My research focus is Alignment Target Analysis (ATA). I noticed that the most recently published version of CEV (Parliamentarian CEV, or PCEV) gives a large amount of extra influence to people that intrinsically value hurting other individuals. For Yudkowsky’s description of the issue you can search the CEV arbital page for ADDED 2023.
The fact that no one noticed this issue for over a decade shows that ATA is difficult. If PCEV had been successfully implemented, the outcome would have been massively worse than extinction. I think that this illustrates that scenarios where someone successfully hits a bad alignment target pose a serious risk. I also think that it illustrates that ATA can reduce these risks (noticing the issue reduced the probability of PCEV getting successfully implemented). The reason that more ATA is needed is that PCEV is not the only bad alignment target that might end up getting implemented. ATA is however very neglected. There does not exist a single research project dedicated to ATA. In other words: the reason that I am doing ATA is that it is a tractable and neglected way of reducing risks.
I am currently looking for collaborators. I am also looking for a grant or a position that would allow me to focus entirely on ATA for an extended period of time. Please don’t hesitate to get in touch if you are curious and would like to have a chat, or if you have any feedback, comments, or questions. You can for example PM me here, or PM me on the EA Forum, or email me at thomascederborgsemail@gmail.com (that really is my email address. It’s a Gavagai / Word and Object joke from my grad student days)
My background is physics as an undergrad and then AI research. Links to some papers: P1 P2 P3 P4 P5 P6 P7 P8. (no connection to any form of deep learning)
If I understand your comment correctly, then I think that the claim about preference variation made in the second sentence is wrong. Specifically, I think that a significant fraction of people do have strong preferences, such that fulfilling those preferences would be very bad for a significant fraction of people. Some people would for example strongly prefer that earths ecosystems be destroyed (as a way of preventing animal suffering). Others would strongly prefer to protect earths ecosystems. The partitioning idea that you mention would be irrelevant to this value difference. There also exists no level of resources that would make this disagreement go away. (This seems to me to be in contradiction with the claim that is introduced in the second sentence of your comment).
I don’t think that this is an unusual type of value difference. I think that there exists a wide range of value differences such that (i): fulfilling a strong preference of a significant fraction of people leads to a very bad outcome for another significant fraction of people, (ii): partitioning is irrelevant, and (iii): no amount of resources would help.
Let’s for example examine the primary value difference discussed in the Archipelago text that you link to in your earlier comment. Specifically the issue of what religion future generations will grow up in. And what religious taboos future generations will be allowed to violate. Consider a very strict religious community that view apostasy as a really bad thing. They want to have children, and they reject non-natural ways of creating or raising children. One possibility is an outcome where children are indoctrinated to ensure that essentially all children born in this community will be forced to adapt to their very strict rules (which is what would happen if the communities of a partitioned world have autonomy). This would be very bad for everyone who cares about the well-being of those children that would suffer under such an arrangement. To prevent such harm, one would have to interfere in a way that would be very bad for most members of this community (for example by banning them from having children. Or by forcing most members of this community to live with the constant fear of loosing a child to apostasy (in the Archipelago world described in your link, this would for example happen because of the mandatory UniGov lectures that all children must attend)).

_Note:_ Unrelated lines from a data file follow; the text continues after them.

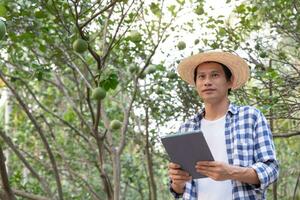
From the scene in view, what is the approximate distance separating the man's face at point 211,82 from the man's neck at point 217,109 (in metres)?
0.02

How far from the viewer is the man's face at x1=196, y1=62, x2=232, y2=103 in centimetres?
222

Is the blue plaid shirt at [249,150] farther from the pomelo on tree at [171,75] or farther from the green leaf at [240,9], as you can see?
the pomelo on tree at [171,75]

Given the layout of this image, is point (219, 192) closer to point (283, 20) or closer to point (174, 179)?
point (174, 179)

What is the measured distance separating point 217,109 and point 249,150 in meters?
0.26

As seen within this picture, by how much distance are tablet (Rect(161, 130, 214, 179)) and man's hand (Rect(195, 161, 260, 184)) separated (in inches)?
1.1

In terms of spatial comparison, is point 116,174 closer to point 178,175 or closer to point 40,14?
point 40,14

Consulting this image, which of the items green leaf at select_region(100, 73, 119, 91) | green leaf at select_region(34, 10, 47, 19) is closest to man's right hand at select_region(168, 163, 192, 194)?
green leaf at select_region(100, 73, 119, 91)

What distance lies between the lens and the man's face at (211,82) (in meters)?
2.22

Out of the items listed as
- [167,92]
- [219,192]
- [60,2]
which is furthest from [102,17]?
[219,192]

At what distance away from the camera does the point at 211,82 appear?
2225 mm

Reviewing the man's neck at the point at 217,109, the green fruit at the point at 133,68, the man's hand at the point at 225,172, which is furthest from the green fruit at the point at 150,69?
the man's hand at the point at 225,172

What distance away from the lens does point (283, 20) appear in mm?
4273

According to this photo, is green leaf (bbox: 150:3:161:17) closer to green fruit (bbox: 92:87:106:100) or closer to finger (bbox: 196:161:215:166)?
green fruit (bbox: 92:87:106:100)

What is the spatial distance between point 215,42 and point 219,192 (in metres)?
2.57
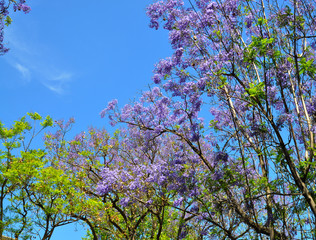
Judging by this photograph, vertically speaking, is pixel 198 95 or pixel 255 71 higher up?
pixel 255 71

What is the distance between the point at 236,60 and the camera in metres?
6.77

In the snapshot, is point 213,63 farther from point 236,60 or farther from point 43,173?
point 43,173

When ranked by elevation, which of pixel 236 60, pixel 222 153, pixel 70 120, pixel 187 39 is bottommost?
pixel 222 153

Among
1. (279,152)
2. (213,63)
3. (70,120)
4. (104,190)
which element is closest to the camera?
(279,152)

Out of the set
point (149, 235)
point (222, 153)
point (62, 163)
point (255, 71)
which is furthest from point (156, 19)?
point (149, 235)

We can also consider a currently discussed, near-term, and pragmatic, ethics question: what types of experiences are acceptable for what types of artificial minds? I see no reason to think that people will agree on which features of an artificial mind, implies that this mind must be treated well (or agree on what it means for different types of artificial minds to be treated well). This is partly an empirical issue, so some disagreements might be dissolved by better understanding. But it also has a value component. And there will presumably be a wide range of positions on the value component. Partitioning is again completely irrelevant to these value differences. (And additional resources actually makes the problem worse, not better).
Extrapolated humans will presumably have value differences along these lines about a wide range of issues that have not yet been considered.
There thus seems to exist many cases where variations in preference will in fact result in bad outcomes for a significant fraction of people (in the sense that many cases exists, where fulfilling a strong preference held by a significant fraction, would be very bad for a significant fraction of people).
More straightforwardly, but less exactly, one could summarise my main point as: for many people, many types of bad outcomes cannot be compensated for by giving someone the high-tech equivalent of a big pile of gold. There is no amount of gold that will make Bob ok with the destruction of earths ecosystems. And there is no amount of gold that will make Bill ok with animals suffering indefinitely in protected ecosystems. And the way things are partitioned would rarely be relevant for these types of conflicts. And if resources do happen to matter in some way, then additional resources would usually make things worse. Even more straightforwardly: you cannot compensate for one part of the universe being filled with factory farms by filling a different part of the universe with vegans.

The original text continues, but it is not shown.